The word ‘laser’ sells newspapers and excites the reader. Laser balloons have come and gone because of a lack of benefit. The technique of transmyocardial laser revascularisation (doctors like long names!) is a treatment using lasers to create tiny channels in the heart muscle from the inside. It can be done by opening the chest (surgically) or via the arteries, like a catheter procedure. Patients for whom angioplasty or bypass surgery are not suitable can undergo this procedure, the idea being that blood from the inside of the ventricle (pump) feeds the muscle via the channels. The results vary a lot and it is still experimental. So, if this procedure is offered to you, make sure that there are no other options (if need be, get a second opinion), and that the centre has ethical approval and a lot of experience. (There are cowboy doctors as well as cowboy builders!)

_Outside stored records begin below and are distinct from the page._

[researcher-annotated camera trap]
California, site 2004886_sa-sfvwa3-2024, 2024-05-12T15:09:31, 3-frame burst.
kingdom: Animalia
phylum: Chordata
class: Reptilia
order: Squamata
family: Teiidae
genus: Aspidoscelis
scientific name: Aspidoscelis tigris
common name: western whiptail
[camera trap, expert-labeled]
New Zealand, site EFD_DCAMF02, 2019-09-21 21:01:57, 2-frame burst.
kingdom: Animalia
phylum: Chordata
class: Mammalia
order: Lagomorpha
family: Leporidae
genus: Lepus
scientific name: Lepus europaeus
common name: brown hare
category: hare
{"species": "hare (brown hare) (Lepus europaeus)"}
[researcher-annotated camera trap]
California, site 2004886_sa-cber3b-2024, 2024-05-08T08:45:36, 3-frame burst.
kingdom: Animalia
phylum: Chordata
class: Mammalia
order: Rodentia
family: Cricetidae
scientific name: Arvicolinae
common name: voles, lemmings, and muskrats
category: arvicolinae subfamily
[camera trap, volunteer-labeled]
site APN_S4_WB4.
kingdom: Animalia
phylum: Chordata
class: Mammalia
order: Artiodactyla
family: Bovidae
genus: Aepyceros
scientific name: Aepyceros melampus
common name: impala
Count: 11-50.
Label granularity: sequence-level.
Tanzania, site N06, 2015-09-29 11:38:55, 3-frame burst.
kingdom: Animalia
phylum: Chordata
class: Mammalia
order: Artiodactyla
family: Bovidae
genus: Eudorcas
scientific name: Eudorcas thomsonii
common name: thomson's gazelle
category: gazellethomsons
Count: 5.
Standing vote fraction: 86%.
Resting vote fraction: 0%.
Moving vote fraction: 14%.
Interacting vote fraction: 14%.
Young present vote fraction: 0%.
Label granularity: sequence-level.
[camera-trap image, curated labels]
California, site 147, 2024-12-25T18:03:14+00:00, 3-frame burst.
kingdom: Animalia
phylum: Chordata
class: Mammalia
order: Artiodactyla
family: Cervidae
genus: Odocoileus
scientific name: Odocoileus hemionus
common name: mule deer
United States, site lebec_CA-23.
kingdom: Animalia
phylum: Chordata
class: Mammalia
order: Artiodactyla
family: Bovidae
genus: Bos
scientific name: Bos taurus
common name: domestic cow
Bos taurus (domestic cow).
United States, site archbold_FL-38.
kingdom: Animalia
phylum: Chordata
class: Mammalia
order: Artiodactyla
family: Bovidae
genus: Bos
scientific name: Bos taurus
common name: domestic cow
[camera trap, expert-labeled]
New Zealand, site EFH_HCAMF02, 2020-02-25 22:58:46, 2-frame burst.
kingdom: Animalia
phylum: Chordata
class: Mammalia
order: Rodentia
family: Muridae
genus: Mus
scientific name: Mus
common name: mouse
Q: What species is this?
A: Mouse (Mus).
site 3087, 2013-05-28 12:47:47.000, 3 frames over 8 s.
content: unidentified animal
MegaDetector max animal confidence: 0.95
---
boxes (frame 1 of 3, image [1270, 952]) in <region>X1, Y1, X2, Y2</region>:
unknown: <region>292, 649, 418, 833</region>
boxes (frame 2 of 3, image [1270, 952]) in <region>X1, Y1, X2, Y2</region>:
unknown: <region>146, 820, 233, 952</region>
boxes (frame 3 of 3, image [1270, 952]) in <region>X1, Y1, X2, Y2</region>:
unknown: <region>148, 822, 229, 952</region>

What drugs should I be on to help stop my angina problems coming back?

All patients with coronary disease should be taking:

aspirin (or clopidogrel);

a statin (dose increased to get LDL 2.0 mmol/litre or less);

a beta-blocker (such as bisoprolol 2.5–5 mg or atenolol
50 mg daily); and

an ACE inhibitor (such as perindopril up to 8 mg, ramipril 5–10 mg daily) or an AII inhibitor (such as valsartan, candesartan, losartan, irbesartan) providing there are no specific contraindications or side effects.

If you are not on one of these drugs, ask why.

Drugs are much cheaper on the Internet – is it safe to buy them?

If you buy drugs this way you have no idea what you are taking. There is no control over the content of the tablets, or of the ‘vehicle’ which is used to keep the drug in the tablet, which may be a banned substance. In addition, the content may clash with your prescribed drugs. So only buy from a reputable online pharmacy and not ‘Dave’ who can sell you Viagra for 50p a tablet.